32. Duchess of ATHOLL
asked the Home Secretary whether his attention has been called to the fact that it is customary to exhibit a wax effigy of, and relics appertaining to, men and women who have suffered capital punishment; whether the concurrence of the Home Office is given for such exhibition; and, if so, whether any steps can be taken to prevent them in future?
Such exhibitions do not require my right hon. Friend's concurrence, and he does not see his way to propose any legislation for the purpose of prohibiting them.
Duchess of ATHOLL
Does the hon. Gentleman not consider that such exhibitions must be very painful to the feelings of the relatives of those who suffer the extreme penalty, and tend to excite a morbid and an unhealthy curiosity in the minds of the public?

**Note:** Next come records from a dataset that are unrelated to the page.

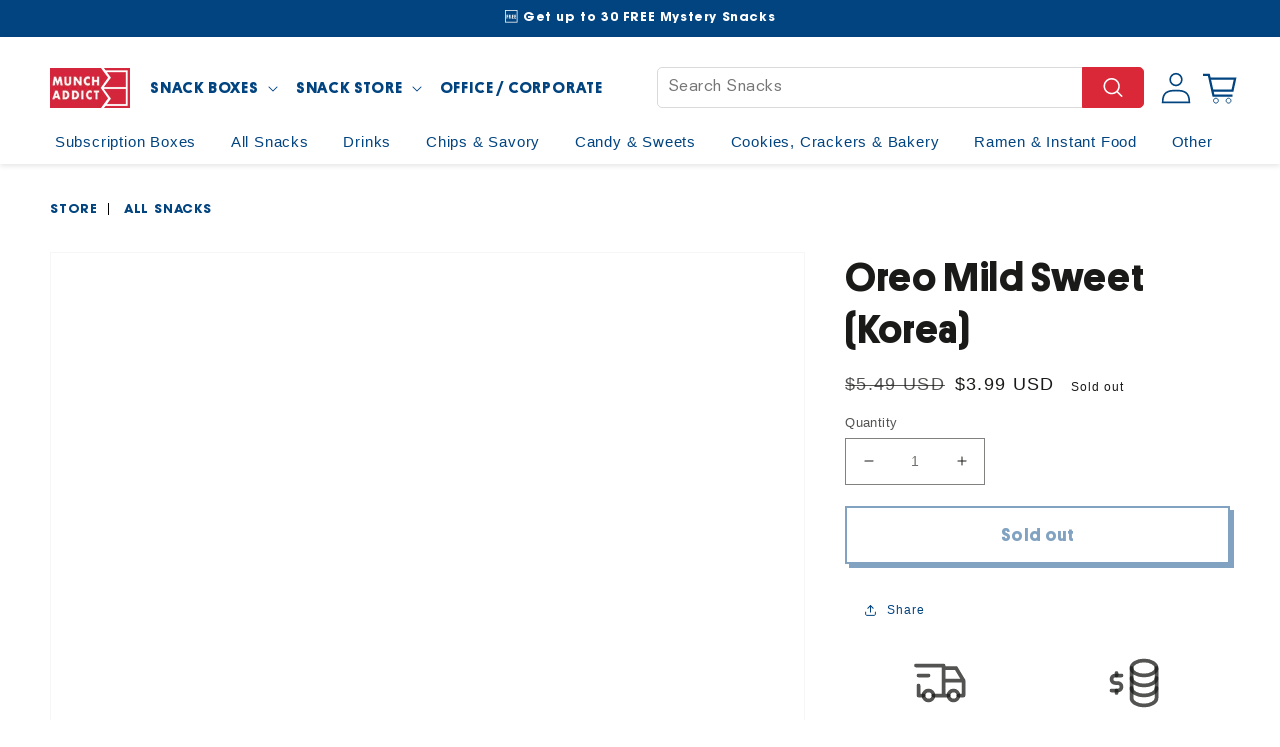

--- FILE ---
content_type: application/javascript; charset=utf-8
request_url: https://config.gorgias.chat/bundle-loader/01GYCC78R1RHVJMNAYNB5Z5D8V?source=shopify1click&shop=munch-addict.myshopify.com
body_size: 1296
content:
(function(){var C=12341,r=document.createElement("script");if(r.src="https://config.gorgias.chat/gorgias-chat-bundle.js?rev=05a91807&appKey=01GYCC78R1RHVJMNAYNB5Z5D8V",r.id="gorgias-chat-bundle",r.setAttribute("data-ot-ignore",""),window.GorgiasChat){console.warn("[GORGIAS-CHAT] Another chat was detected. Check that you did not add Gorgias chat snippet twice.",{chatSkipped:{appKey:"01GYCC78R1RHVJMNAYNB5Z5D8V",applicationId:"12341"}});return}var h={get(a,o){if(o!="init"&&o!="resolve"&&o!="constructor"&&typeof o!="symbol")throw new Error('You are trying to use the Gorgias Chat API before its initialization (property or function "'+o+'")! Please use `GorgiasChat.init()`. Refer to our documentation https://docs.gorgias.com/gorgias-chat/advanced-customization-new-chat for more info.');let e=a[o];return typeof e=="function"?e.bind(a):e}};window.GorgiasChat=new Proxy({},h);var s=new Promise(function(a,o){window.GorgiasChat.resolve=a});window.GorgiasChat.init=function(){return s},console.log("[GORGIAS-CHAT] Loading chat 01GYCC78R1RHVJMNAYNB5Z5D8V..."),window.gorgiasChatPendingEvents=[];function d(){document.body.appendChild(r)}function u(){document.readyState==="loading"?document.addEventListener("DOMContentLoaded",d):d()}try{var l={method:"hide-on-specific-pages",conditions:[{id:"1cfe33b3-1b2f-4db0-946e-d46d610e7057",value:"/pages/get-started-wizard",operator:"contain"},{id:"492b9131-3144-4956-94e9-8fb06ba21b62",value:"/pages/holiday-sale-2023",operator:"contain"},{id:"eb8372ef-5280-493e-9c4b-53b412205ed0",value:"/pages/freebies",operator:"contain"},{id:"cb4b00f8-4aa4-4a87-bcd9-f002ed42dfdd",value:"/pages/get-korea-snack-box",operator:"contain"},{id:"5ce3480f-eb73-4df9-96d6-34f42f2336ac",value:"/pages/korea-snack-gift-box",operator:"contain"},{id:"cecf3ba4-a523-4493-8607-748b16a263f5",value:"/pages/get-ramen-box",operator:"contain"},{id:"b3c0b7d7-d372-462e-9045-9d81df97a6f9",value:"/pages/ramen-gift-box",operator:"contain"},{id:"b060e808-cd43-42c0-b0cd-e9abf6930852",value:"/pages/get-mexico-snack-box",operator:"contain"},{id:"4608086b-d0f5-4076-9352-a96ba2337b4e",value:"/pages/mexico-snack-gift-box",operator:"contain"},{id:"129330d1-9a6b-466c-b5ad-2fc3e1256728",value:"/pages/link-in-bio",operator:"contain"}],matchConditions:"some"},g=function(o){var e,t,n;const i=o.startsWith("http"),c=new URL(i?o:"https://"+o);return((e=window.location.hostname)===null||e===void 0?void 0:e.toLowerCase().replace("//www.","//"))===c.hostname&&((t=window.location.pathname)===null||t===void 0?void 0:t.toLowerCase())===c.pathname&&((n=window.location.search)===null||n===void 0?void 0:n.toLowerCase())===c.search&&(!i||window.location.protocol===c.protocol)},w=function(o){var e,t;const n=(e=o.value)===null||e===void 0?void 0:e.toLowerCase().replace("//www.","//"),i=(t=window.location.href)===null||t===void 0?void 0:t.toLowerCase().replace("//www.","//");switch(o.operator){case"equal":return g(n);case"not-equal":return!g(n);case"contain":return i.includes(n);case"not-contain":return!i.includes(n)}},f=function(o){var e;if(!o||Object.keys(o).length===0||(o==null?void 0:o.method)==="show-on-every-page"||!((e=window.location.hostname)===null||e===void 0)&&e.includes("shopify-checkout"))return!0;if(!o.conditions||!o.matchConditions)return console.warn("Gorgias Chat visibility settings are invalid:",o),!0;const t=o.conditions[o.matchConditions](w);return o.method==="hide-on-specific-pages"?!t:t},p=f(l);p?u():console.warn("Gorgias Chat is not shown on this page because of the visibility settings.")}catch(a){console.warn("Gorgias Chat visibility settings are invalid.",a),u()}var v={get(a,o){if(o!="init")throw new Error("You are using the legacy `gorgiasChat` Chat API! Please use `GorgiasChat` instead. Refer to our documentation https://docs.gorgias.com/gorgias-chat/advanced-customization-new-chat for more info.");let e=a[o];return typeof e=="function"?e.bind(a):e}};window.gorgiasChat=new Proxy({},v),window.gorgiasChat.init=function(){return console.warn("You are using the legacy `gorgiasChat.init()` function, please use the new `GorgiasChat` chat API (`GorgiasChat.init()`). Refer to our documentation https://docs.gorgias.com/gorgias-chat/advanced-customization-new-chat for more info."),s}})();


--- FILE ---
content_type: text/json
request_url: https://conf.config-security.com/model
body_size: 86
content:
{"title":"recommendation AI model (keras)","structure":"release_id=0x5f:6c:60:32:49:4b:42:4f:43:5e:39:61:59:30:4d:23:4b:5c:24:70:79:2c:5a:35:6d:56:2d:7c:2a;keras;yrrgmi43pmfwngmlb6qk9az777pxwqus838zqbify5utv5fp5nkli2p9kcvjihnwfficw1ph","weights":"../weights/5f6c6032.h5","biases":"../biases/5f6c6032.h5"}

I am inclined to agree with the Noble Lady, but the difficulty is the question of how it is to be dealt with. I would rather prefer to see happening in this connection what happened in the Crumbles case, namely, that public opinion should become strong enough to prevent these things.
§ Mr. G. LOCKER-LAMPSON
As this is really a question of public morals, is not the Home Office the only Department that can possibly deal with the matter?
Yes, but we have no power to deal with it at the present moment, and it is a question of seeking powers.
§ Mr. CLIMIE
If the Home Office sanctions capital punishment, how can they refuse to give sanction to exhibitions of this kind?